Manure consists of various animal, vegetable, and mineral substances, selected according to the soil and the intended crop. With respect to animals, there is no part of them which does not, by dissolution, become a most useful ingredient for the restoration of an exhausted soil. Besides therefore, the commonest kind of manure, any refuse of the butcher and the fishmonger, the soap-maker and the sugar-boiler, is acceptable to the farmer; who, of course, has in this respect an

advantage, if at no great distance from places where these are to be procured.

Lime, salt, burnt earth, sand, shells, soapashes, and I know not how many other things, with decayed vegetable matter, are applied to the earth, as a sort of repayment, for which, however, she always accounts with high interest. Meadows pay well for the best manure, but will be mended much, even by mere earth sprinkled on the sward.

There are many other things essential to good tillage, which the experienced and intelligent farmer attends to as he sees occasion; I shall mention only weeding, or cleaning the land, and land-ditching. The best opportunity of getting the field clear of weeds, roots, and other such matters, is afforded by the fallow. The ground is then at liberty to admit of continued ploughings; of thistle

and dock-irons, to eradicate the troublesome intruders, for which they are intended; and, if necessary, of the shovel and mattock, to remove suckers and roots of trees. Weeding, however, goes on to a great extent with the hoe and other instruments, when the crops

are up.

SET TASK A
Convert the rows below into a JSON list of strings, one string per line and with blank lines left out. Begin at the row line containing "Find anything that looks like right lung." and continue through the last line of the rows.

STORED RECORDS
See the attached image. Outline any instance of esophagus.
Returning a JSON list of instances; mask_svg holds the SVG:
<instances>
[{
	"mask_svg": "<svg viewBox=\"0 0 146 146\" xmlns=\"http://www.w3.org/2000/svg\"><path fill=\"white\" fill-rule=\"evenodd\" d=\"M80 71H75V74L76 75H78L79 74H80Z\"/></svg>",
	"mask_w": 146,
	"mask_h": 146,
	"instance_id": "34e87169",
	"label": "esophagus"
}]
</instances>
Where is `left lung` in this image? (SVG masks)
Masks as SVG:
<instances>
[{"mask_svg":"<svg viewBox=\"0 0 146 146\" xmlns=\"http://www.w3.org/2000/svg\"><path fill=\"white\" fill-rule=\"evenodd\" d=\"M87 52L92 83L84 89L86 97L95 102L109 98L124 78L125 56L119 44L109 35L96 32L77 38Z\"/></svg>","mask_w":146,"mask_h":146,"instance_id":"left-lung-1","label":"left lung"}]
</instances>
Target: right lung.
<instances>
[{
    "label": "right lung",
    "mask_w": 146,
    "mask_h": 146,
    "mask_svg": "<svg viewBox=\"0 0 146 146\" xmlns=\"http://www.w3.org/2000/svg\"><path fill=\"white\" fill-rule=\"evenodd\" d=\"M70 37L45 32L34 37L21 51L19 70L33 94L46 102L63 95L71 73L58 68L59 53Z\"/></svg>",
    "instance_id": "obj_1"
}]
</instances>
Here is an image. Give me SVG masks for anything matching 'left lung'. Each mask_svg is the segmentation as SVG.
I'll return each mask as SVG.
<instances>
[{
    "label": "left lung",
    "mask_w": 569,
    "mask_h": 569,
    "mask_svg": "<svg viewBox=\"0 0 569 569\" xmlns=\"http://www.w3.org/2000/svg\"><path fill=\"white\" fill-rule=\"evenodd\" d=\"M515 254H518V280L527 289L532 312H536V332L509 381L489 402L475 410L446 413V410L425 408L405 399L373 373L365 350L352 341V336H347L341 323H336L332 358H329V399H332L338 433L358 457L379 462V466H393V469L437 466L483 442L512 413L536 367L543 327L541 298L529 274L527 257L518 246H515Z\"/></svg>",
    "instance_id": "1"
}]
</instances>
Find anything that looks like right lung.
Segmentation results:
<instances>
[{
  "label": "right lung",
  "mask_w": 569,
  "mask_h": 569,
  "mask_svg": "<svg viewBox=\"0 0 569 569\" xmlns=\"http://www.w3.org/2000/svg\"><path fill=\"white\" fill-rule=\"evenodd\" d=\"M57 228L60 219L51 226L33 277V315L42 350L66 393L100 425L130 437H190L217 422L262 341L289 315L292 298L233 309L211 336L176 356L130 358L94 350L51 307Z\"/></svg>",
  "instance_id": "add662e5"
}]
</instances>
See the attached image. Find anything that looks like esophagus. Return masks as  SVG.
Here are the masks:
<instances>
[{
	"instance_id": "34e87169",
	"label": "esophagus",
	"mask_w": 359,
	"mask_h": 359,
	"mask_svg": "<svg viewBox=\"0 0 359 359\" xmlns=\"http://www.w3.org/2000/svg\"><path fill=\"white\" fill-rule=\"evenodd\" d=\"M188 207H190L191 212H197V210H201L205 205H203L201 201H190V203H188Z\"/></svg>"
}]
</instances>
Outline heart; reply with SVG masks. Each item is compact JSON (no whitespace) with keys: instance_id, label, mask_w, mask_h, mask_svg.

SET TASK B
In the passage on manure and tillage, what gives the best opportunity for clearing a field of weeds?

WRITTEN REPLY A
[
  "Find anything that looks like right lung.",
  "Segmentation results:",
  "<instances>",
  "[{",
  "  \"label\": \"right lung\",",
  "  \"mask_w\": 569,",
  "  \"mask_h\": 569,",
  "  \"mask_svg\": \"<svg viewBox=\\\"0 0 569 569\\\" xmlns=\\\"http://www.w3.org/2000/svg\\\"><path fill=\\\"white\\\" fill-rule=\\\"evenodd\\\" d=\\\"M57 228L60 219L51 226L33 277V315L42 350L66 393L100 425L130 437H190L217 422L262 341L289 315L292 298L233 309L211 336L176 356L130 358L94 350L51 307Z\\\"/></svg>\",",
  "  \"instance_id\": \"add662e5\"",
  "}]",
  "</instances>",
  "See the attached image. Find anything that looks like esophagus. Return masks as  SVG.",
  "Here are the masks:",
  "<instances>",
  "[{",
  "\t\"instance_id\": \"34e87169\",",
  "\t\"label\": \"esophagus\",",
  "\t\"mask_w\": 359,",
  "\t\"mask_h\": 359,",
  "\t\"mask_svg\": \"<svg viewBox=\\\"0 0 359 359\\\" xmlns=\\\"http://www.w3.org/2000/svg\\\"><path fill=\\\"white\\\" fill-rule=\\\"evenodd\\\" d=\\\"M188 207H190L191 212H197V210H201L205 205H203L201 201H190V203H188Z\\\"/></svg>\"",
  "}]",
  "</instances>",
  "Outline heart; reply with SVG masks. Each item is compact JSON (no whitespace) with keys: instance_id, label, mask_w, mask_h, mask_svg."
]

WRITTEN REPLY B
The fallow.